The “usual” problem, where we want p/q to be close to a real number α, can be
thought of as finding Gaussian integers (q + ip) that lie close to the line
y=αx in the complex plane, i.e. points z on the lattice such that Im(z)/Re(z)
≈ α.

Here, with α=√3, we want to solve the same problem, i.e. find rational numbers
p/q close to α, except that p/q must further be of the form (ad-bc)/(ac+bd)
for some (a, b, c, d). Here's the thing: this is precisely the same as saying
that (q + ip) is not a Gaussian prime!
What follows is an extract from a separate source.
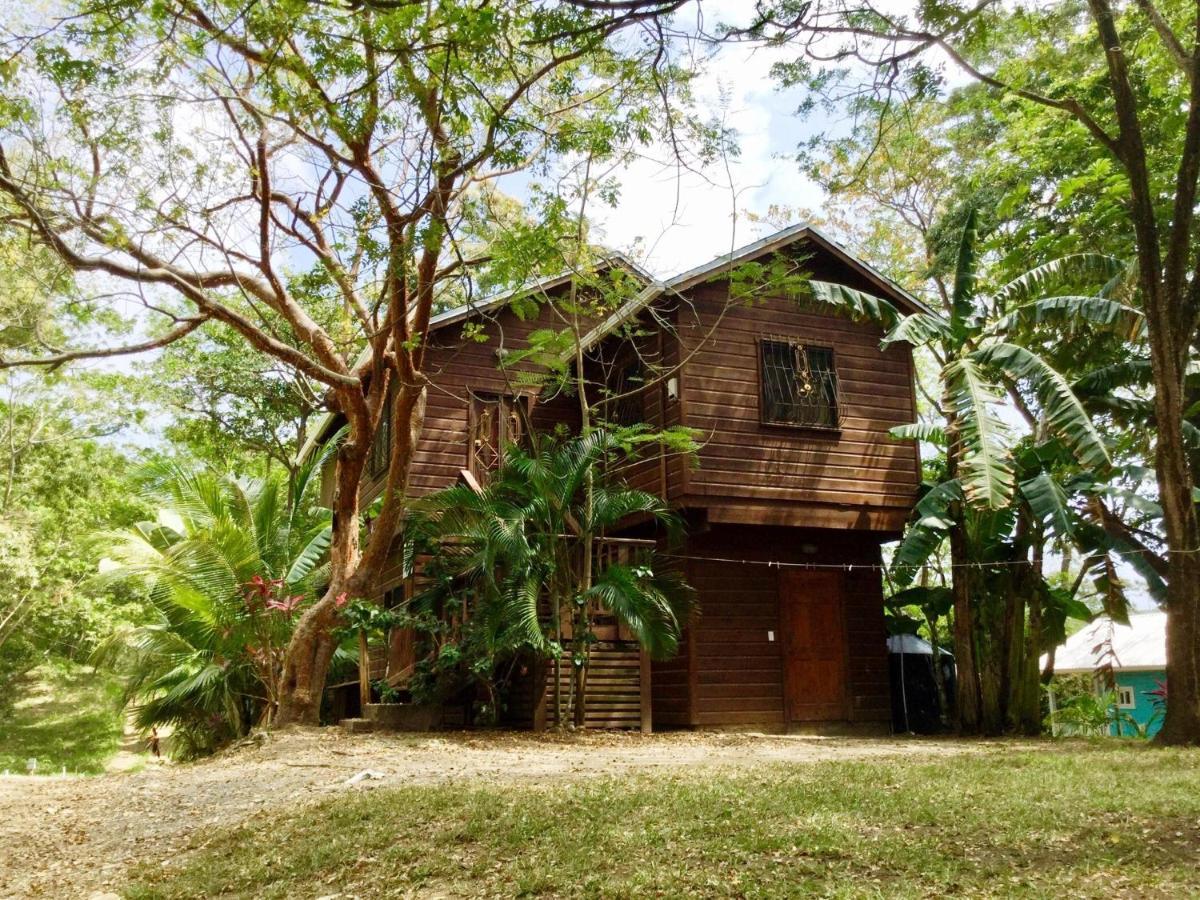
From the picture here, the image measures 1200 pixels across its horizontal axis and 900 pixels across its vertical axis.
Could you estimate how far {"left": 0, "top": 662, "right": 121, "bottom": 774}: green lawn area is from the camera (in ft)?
88.3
This is because (a-ib)(c+id) = (ac+bd)
+ i(ad-bc).
([https://en.wikipedia.org/w/index.php?title=Brahmagupta%E2%80...](https://en.wikipedia.org/w/index.php?title=Brahmagupta%E2%80%93Fibonacci_identity&oldid=863796842))
So any (q + ip) of the form (ac+bd) + i(ad-bc) can be written as the product
of two Gaussian integers, and vice-versa.

So the relation between the Diophantine approximation problem and this one is
that while there we want to find Gaussian integers close to the line
Im(z)=αRe(z), here we want to find _composite_ Gaussian integers close to the
line Im(z)=αRe(z).

(Note we can get different "best" approximations depending on how we measure
closeness; see my other comment here:
[https://news.ycombinator.com/item?id=18555240](https://news.ycombinator.com/item?id=18555240)
Also, I expect that as denominators get larger, the primes get sparser, so
this becomes closer to the usual problem. Of course in the original post
linked here, the goal is to find small solutions, so the difference matters.)